GLstring_genotype_ambiguity(HLA_type, columns = c("HLA_A", "HLA_B"), keep_ambiguities = TRUE)

GLstring_regex

Description

This function will format an HLA allele (e.g. "HLA-A*02:01") to a regex pattern for searching within a GL string. Note that in order for this function to work properly, the full HLA allele name, including prefixes, is required. Allele values of "A*02:01" will need to be updated to "HLA-A*02:01", and "A2" will need to be updated to "HLA-A2". The 'HLA_prefix_add' function is useful in these situations.

Usage

GLstring_regex(data)

Arguments

data

A string containing an HLA allele.

Value

A string with the HLA allele formatted as a regex pattern.

Examples

# To understand how the function works we can see how it alters the allele "HLA-A*02:01":

GLstring_regex("HLA-A*02:01")

# The result is the same allele with extra formatting to escape special characters found
# in a GL string, as well as the ability to accurately search for an allele in a GL string.
# For example, we would not want the allele "HLA-A*02:14" to match to "HLA-A*02:149:01",
# which would happen if we simply escaped the special characters:

library(stringr)
str_view("HLA-A*02:149:01", str_escape("HLA-A*02:14"), match = NA)

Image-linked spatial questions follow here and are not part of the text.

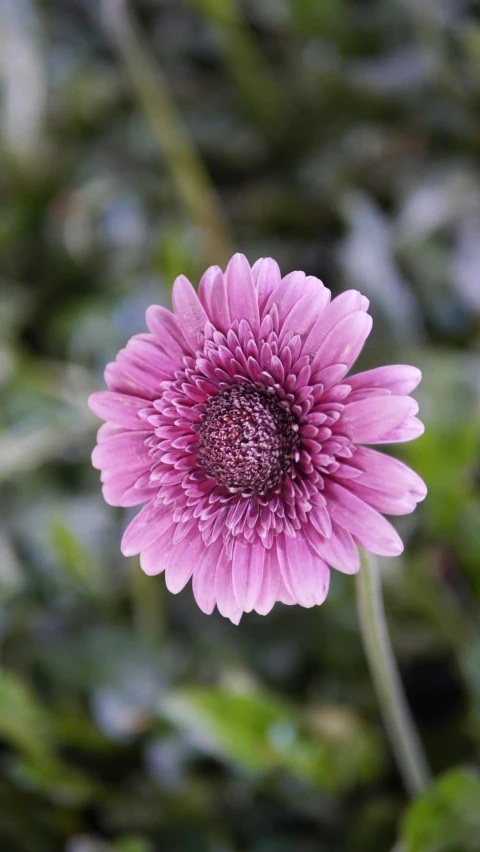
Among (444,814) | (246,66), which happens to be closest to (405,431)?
(444,814)

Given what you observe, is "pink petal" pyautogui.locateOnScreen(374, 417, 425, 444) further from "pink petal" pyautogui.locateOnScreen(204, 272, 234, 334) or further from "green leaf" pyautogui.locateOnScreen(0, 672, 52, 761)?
"green leaf" pyautogui.locateOnScreen(0, 672, 52, 761)

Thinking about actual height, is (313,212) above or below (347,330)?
above

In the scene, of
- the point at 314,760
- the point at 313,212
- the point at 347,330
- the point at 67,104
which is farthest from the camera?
the point at 67,104

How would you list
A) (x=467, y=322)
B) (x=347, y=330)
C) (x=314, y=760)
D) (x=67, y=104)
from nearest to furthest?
(x=347, y=330) < (x=314, y=760) < (x=467, y=322) < (x=67, y=104)

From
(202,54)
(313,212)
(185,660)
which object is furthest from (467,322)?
(202,54)

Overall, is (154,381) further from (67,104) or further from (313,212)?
(67,104)

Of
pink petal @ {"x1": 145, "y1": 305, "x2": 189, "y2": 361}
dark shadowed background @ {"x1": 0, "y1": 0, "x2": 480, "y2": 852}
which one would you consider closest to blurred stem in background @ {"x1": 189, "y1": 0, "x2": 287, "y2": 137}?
dark shadowed background @ {"x1": 0, "y1": 0, "x2": 480, "y2": 852}

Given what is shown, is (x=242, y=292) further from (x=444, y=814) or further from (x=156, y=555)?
(x=444, y=814)
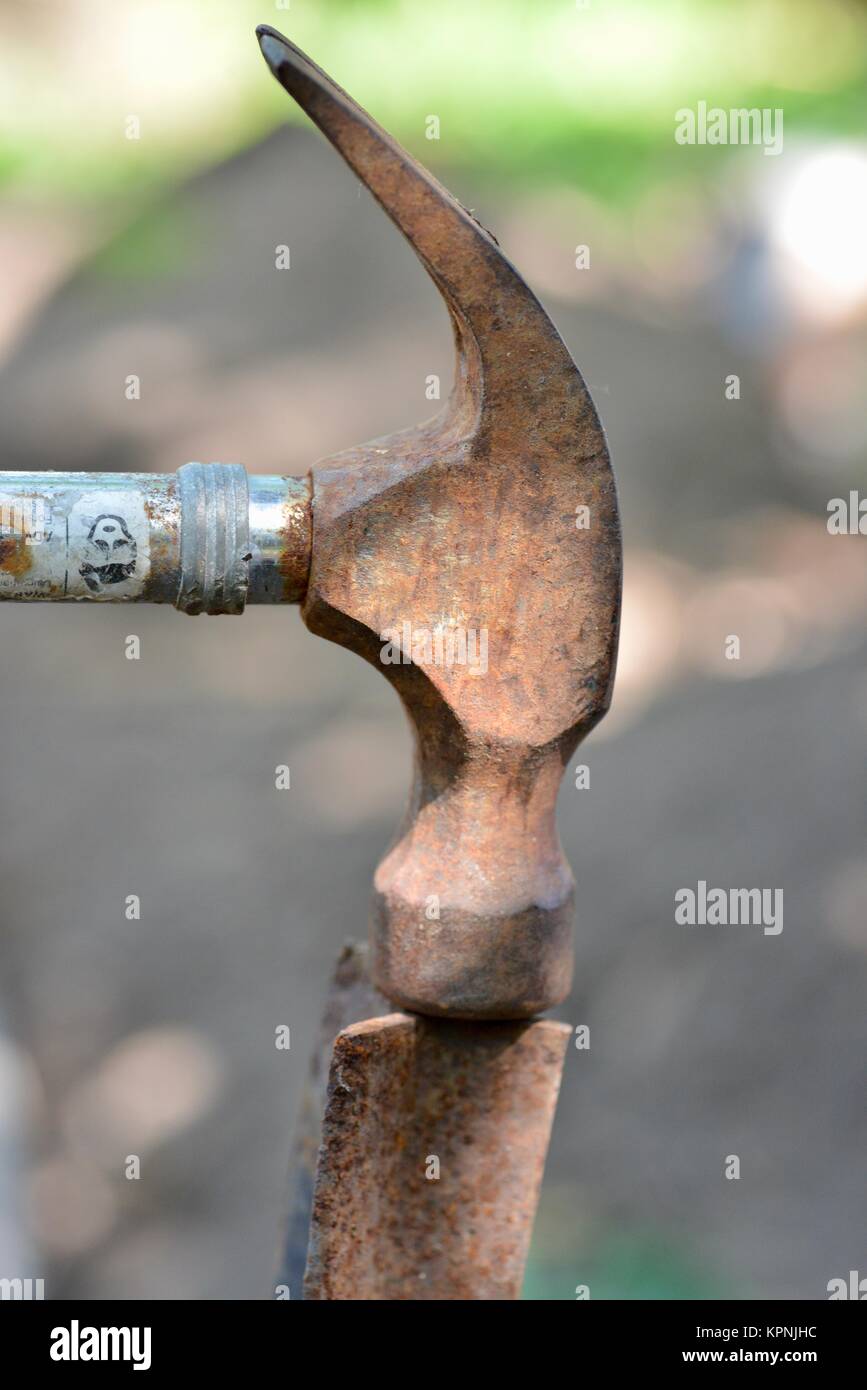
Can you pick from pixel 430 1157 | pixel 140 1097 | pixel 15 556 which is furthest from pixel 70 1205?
pixel 15 556

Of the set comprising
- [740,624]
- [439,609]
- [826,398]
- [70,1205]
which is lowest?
[70,1205]

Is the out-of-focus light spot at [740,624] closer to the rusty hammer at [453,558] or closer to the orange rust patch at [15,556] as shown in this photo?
the rusty hammer at [453,558]

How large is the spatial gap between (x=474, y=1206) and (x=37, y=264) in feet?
17.4

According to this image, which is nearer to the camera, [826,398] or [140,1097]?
[140,1097]

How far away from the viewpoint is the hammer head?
1.21 metres

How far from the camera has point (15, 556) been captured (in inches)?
47.2

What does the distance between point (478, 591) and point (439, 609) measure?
4 cm

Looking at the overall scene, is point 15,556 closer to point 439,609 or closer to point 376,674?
point 439,609

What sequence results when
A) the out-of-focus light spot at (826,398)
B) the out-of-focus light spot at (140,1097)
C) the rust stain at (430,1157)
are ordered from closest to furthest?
1. the rust stain at (430,1157)
2. the out-of-focus light spot at (140,1097)
3. the out-of-focus light spot at (826,398)

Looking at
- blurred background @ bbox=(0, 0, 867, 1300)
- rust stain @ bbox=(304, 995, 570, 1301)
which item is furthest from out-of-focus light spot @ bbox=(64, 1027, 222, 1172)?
rust stain @ bbox=(304, 995, 570, 1301)

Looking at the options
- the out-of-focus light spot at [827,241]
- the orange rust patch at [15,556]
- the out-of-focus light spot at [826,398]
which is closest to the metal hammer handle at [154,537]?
the orange rust patch at [15,556]

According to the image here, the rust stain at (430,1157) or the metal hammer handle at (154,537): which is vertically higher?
the metal hammer handle at (154,537)

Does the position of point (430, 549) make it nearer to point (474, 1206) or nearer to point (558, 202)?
point (474, 1206)

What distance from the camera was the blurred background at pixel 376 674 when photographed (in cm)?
345
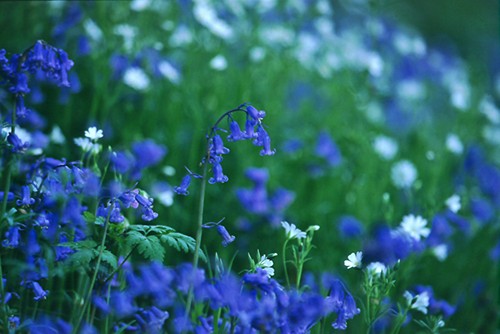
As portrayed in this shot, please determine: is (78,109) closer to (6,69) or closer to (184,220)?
(184,220)

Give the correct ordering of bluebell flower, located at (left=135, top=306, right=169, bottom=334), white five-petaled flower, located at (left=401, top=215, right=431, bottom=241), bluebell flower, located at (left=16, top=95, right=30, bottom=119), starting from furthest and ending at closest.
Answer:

# Using `GLstring_regex` prevents this:

str_view("HLA-A*02:149:01", GLstring_regex("HLA-A*02:14"), match = NA)

# Using a longer GL string with multiple alleles and loci:

GL_string <- "HLA-A*02:01:01+HLA-A*68:01^HLA-B*07:01+HLA-B*15:01"

# We can match any allele accurately:

str_view(GL_string, GLstring_regex("HLA-A*68:01"), match = NA)

# Note that alleles supplied with fewer fields than in the GL string will also match:

str_view(GL_string, GLstring_regex("HLA-A*02:01"), match = NA)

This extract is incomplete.